Cuestionario:
(1) Responde estas preguntas sobre el fragmento acerca de la exposición de Ortega y Pizarro:
(a) ¿En qué sala se presentan los trabajos de estos artistas?
(b) ¿Con qué dos galerías mantiene Balmaceda una dependencia conectiva?
(c) ¿Qué beca se busca demostrar que fue bien invertida?
(2) Continúa el fragmento sobre la exposición de Ortega y Pizarro a partir de su última oración.

Concientes de la operatividad de los dispositivos de diferimiento, Rodrigo Ortega y Ricardo Pizarro me devuelven un texto cuya existencia había olvidado. Pero que anticipaba en mi propio trabajo la aparición de una serie argumental que todavía me rinde eficacia, sobre todo a la hora de analizar los textos y la pragmática del nuevo ente nacional de cultura.
Acepté, entonces, la interpelación de estos artistas para escribir la presentación de sus trabajos en...!la propia sala de Balmaceda 1215!, a la que ya me he referido. Pero estos son conducidos a exponer cuando el triángulo referencial que sostiene a Balmaceda, que es su dependencia conectiva con la Galería Gabriela Mistral y con Galería Metropolitana, está en baja. O sea, cuando ya no se le puede sacar partido porque la regulación de dicho circuito pasa, finalmente, por el acceso a Galería ANIMAL. En síntesis; se hace exponer a Ortega y Pizarro en Balmaceda, solo para cumplir con la demostración de que la beca Fundación Andes fue bien invertida y las platas cuadran.

Información proporcionada:

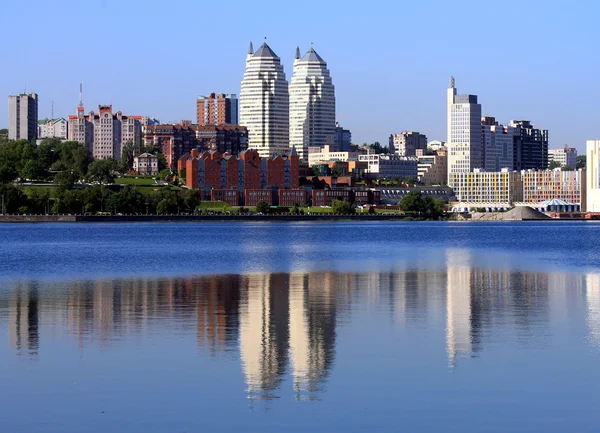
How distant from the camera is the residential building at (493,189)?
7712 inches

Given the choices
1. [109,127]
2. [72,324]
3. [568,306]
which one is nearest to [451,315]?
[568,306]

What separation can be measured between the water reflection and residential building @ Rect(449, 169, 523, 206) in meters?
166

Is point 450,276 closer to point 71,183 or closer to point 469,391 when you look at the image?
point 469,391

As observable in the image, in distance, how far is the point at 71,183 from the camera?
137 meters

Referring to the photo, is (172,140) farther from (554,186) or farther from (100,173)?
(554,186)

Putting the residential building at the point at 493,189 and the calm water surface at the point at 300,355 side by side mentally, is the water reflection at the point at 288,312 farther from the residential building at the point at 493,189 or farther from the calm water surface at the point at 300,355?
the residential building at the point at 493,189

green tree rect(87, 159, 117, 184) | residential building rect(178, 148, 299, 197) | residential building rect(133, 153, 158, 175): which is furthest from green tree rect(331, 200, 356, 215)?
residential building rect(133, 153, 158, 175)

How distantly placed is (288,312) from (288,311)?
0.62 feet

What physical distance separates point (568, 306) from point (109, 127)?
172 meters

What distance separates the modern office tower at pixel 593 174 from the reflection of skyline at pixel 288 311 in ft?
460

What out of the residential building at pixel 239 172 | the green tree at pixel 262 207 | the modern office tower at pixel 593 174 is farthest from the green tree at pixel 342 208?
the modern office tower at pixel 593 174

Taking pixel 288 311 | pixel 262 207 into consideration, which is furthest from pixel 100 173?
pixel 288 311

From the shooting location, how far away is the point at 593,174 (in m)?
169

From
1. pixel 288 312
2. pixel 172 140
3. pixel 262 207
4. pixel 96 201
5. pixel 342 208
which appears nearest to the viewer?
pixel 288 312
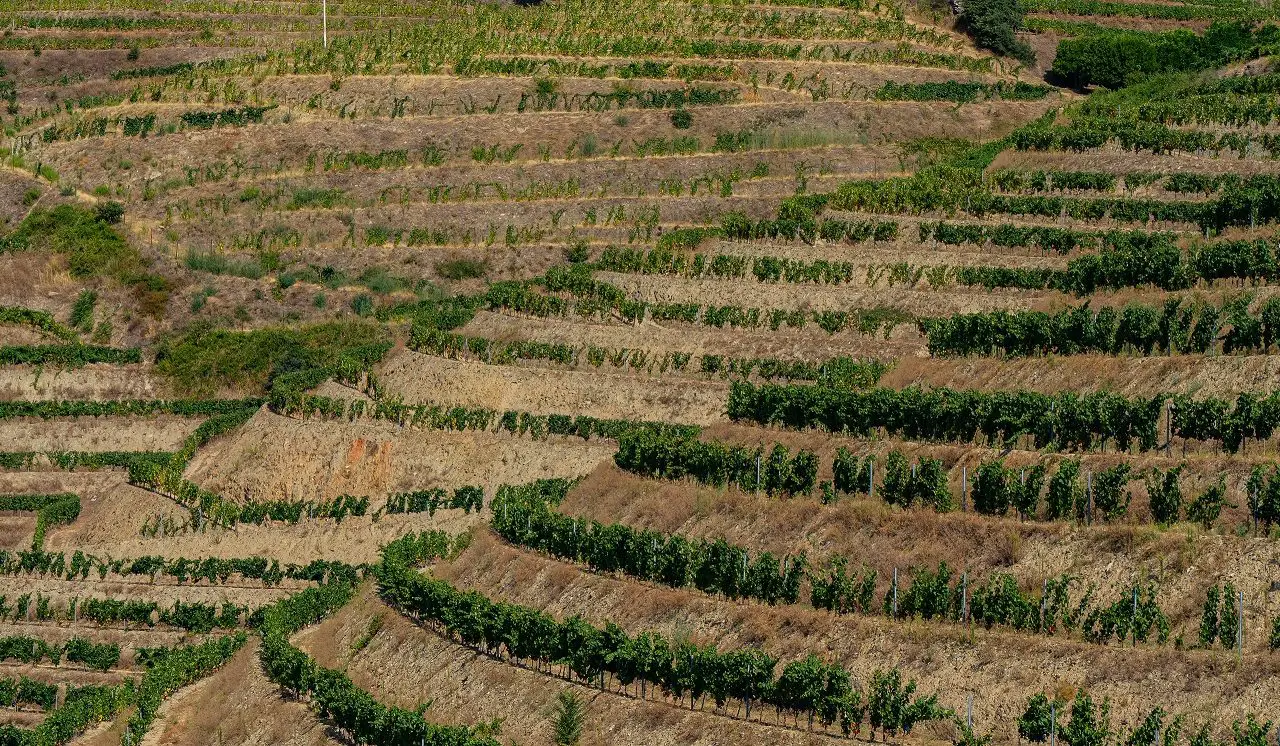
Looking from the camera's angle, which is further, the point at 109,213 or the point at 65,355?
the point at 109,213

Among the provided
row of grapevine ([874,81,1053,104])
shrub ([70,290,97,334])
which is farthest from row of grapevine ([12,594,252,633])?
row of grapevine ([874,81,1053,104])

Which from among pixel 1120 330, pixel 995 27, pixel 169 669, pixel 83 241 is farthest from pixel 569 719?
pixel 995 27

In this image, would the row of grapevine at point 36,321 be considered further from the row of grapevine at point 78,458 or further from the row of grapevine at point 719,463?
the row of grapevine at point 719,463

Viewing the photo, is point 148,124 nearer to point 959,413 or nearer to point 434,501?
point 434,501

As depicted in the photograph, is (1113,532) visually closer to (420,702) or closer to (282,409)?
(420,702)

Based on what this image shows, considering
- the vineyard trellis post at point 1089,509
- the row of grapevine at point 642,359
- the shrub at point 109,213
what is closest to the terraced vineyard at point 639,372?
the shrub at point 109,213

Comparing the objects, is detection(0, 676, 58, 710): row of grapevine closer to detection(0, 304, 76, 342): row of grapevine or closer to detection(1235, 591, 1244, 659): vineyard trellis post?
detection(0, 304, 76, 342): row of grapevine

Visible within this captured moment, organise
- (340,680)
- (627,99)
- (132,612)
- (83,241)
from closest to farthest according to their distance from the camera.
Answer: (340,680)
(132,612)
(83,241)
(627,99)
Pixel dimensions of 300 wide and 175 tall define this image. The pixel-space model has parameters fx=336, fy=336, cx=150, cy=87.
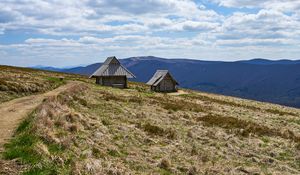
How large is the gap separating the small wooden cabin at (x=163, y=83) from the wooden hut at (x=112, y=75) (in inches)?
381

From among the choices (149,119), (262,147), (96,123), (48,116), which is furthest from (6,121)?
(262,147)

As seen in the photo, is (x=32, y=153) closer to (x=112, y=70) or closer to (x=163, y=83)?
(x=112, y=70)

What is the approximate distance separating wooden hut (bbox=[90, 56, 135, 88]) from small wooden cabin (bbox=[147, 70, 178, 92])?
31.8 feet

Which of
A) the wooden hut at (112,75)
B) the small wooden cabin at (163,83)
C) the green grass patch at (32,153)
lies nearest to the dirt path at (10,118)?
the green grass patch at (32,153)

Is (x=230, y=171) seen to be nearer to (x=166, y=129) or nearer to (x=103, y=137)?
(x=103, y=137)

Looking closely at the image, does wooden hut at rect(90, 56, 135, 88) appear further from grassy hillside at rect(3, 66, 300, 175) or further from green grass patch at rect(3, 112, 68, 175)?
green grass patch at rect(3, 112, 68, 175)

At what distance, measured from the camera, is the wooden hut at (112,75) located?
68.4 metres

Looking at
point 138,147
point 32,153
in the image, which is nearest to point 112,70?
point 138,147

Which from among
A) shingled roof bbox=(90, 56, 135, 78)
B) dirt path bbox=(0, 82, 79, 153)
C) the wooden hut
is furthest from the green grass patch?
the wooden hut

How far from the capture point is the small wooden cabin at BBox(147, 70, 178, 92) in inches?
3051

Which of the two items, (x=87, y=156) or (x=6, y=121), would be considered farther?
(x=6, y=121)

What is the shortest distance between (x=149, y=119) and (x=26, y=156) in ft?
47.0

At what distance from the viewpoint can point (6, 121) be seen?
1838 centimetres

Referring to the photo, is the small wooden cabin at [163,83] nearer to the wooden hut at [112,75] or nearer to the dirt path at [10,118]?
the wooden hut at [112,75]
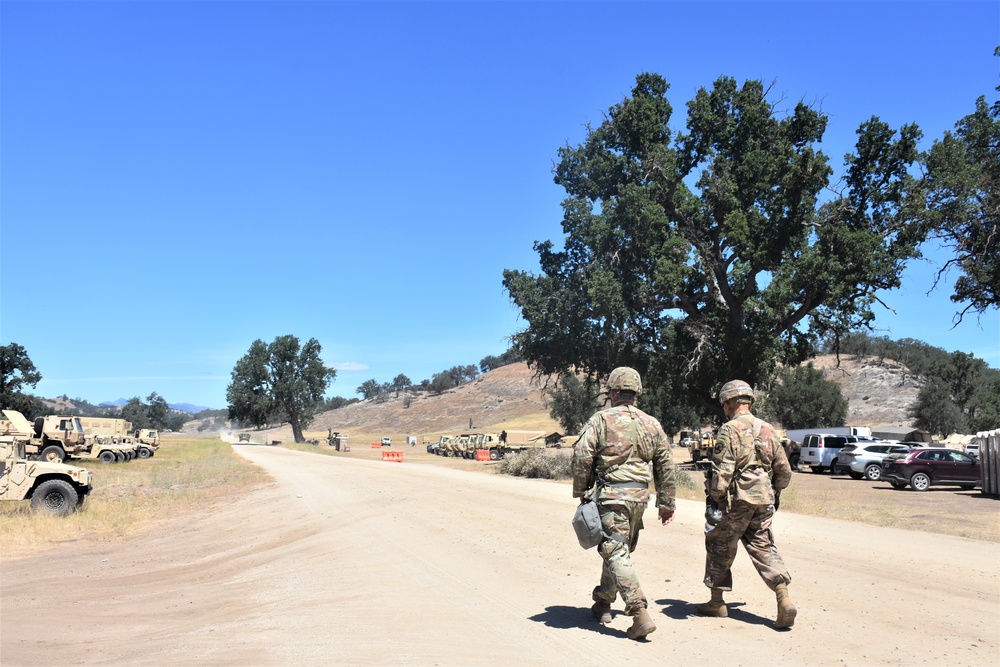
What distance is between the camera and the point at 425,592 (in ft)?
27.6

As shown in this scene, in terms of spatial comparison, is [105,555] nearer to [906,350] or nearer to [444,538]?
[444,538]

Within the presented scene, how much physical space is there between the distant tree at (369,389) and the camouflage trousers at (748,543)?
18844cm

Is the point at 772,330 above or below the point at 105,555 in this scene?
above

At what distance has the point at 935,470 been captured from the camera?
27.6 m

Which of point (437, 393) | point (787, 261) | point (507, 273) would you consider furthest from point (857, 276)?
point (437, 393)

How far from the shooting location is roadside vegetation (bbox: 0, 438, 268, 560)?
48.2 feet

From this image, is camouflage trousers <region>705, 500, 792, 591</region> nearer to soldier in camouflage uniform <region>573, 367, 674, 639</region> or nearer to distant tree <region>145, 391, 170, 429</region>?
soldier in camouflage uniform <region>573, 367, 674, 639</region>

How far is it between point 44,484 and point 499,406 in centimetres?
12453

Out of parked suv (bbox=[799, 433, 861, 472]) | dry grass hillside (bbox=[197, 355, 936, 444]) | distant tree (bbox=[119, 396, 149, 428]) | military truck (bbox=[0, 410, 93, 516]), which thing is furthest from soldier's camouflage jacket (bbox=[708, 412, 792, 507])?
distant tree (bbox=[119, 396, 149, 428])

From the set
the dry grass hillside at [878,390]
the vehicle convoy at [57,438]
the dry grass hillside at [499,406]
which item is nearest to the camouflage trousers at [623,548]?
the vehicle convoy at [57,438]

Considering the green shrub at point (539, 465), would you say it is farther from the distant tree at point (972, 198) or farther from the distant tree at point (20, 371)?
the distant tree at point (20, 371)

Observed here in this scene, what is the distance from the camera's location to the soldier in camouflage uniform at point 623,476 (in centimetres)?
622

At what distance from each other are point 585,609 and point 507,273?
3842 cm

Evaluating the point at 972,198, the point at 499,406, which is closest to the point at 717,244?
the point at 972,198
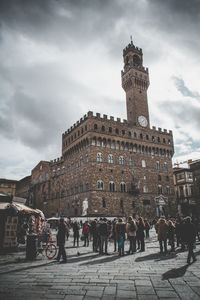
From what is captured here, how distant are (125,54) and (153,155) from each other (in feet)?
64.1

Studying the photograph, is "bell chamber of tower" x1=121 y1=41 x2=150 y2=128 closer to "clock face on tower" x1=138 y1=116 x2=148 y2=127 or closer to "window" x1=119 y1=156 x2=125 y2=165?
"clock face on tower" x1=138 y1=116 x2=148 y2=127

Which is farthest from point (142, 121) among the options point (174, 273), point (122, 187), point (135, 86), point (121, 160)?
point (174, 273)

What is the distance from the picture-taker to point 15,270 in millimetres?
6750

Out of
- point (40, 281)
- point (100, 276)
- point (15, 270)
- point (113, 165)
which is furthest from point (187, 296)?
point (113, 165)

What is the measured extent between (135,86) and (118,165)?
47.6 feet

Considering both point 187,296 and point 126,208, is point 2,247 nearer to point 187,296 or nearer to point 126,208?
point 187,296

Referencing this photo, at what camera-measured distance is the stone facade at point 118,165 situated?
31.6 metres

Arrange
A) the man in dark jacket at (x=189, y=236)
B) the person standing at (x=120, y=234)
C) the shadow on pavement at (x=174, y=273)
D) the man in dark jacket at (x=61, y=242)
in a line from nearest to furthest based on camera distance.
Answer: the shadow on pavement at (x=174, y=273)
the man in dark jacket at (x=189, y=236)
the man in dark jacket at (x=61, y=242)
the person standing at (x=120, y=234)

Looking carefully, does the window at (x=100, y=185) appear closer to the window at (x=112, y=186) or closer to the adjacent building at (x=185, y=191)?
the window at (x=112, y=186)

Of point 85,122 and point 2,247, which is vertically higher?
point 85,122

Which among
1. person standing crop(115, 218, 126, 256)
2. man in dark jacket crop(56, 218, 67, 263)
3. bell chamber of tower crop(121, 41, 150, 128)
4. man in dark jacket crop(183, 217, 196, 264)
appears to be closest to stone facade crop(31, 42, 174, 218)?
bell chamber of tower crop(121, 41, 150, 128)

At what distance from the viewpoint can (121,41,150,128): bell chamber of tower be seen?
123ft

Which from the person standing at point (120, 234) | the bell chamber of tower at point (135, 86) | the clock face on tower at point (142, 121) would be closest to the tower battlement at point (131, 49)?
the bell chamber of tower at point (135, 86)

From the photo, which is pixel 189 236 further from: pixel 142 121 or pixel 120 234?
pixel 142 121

Respuestas por tarea:
(1)
(a) En la sala de Balmaceda 1215.
(b) Con la Galería Gabriela Mistral y con Galería Metropolitana.
(c) La beca Fundación Andes.

(2)
Ortega y Pizarro aceptan el encuadramiento, como parte del trabajo descriptivo de la impostura que los habilita. Y Balmaceda, en su política de gestión de vulnerabilidades, no puede con ellos. Debe acogerlos en un lapsus de su política exhibitiva. No sirven para fundamentar la política de sus garantizadores. Porque se trata de una política destinada a obstruirse a si misma, por efecto perverso de su propia malversación de fondos. Balmaceda es una empresa de inserción fallida.
En este punto, no hay con qué limpiar los estragos orgánicos de estrategias blandas de manejo de reconversiones. No hay trapo que recoja semejante grasa y la disuelva gracias al empleo de un detergente activo. Pero Balmaceda, mismamente, se revela como institución detergente. Lava la culpa des/integrativa produciendo integración de baja intensidad. Esto es lo que pone en evidencia Ricardo Pizarro al dibujar figuras geométricas, mediante punteo de lápiz con punta de fieltro, sobre alveolos de papel absorbente de uso doméstico. Sus grecas absolutamente domésticas, de escolaridad extrema, producen ornamentalidad allí donde la idea de ornamentación fracasa. Lo que domina es la superficie lisa, con cubierta de formalita, para combatir como se debe la invasión bacteriana.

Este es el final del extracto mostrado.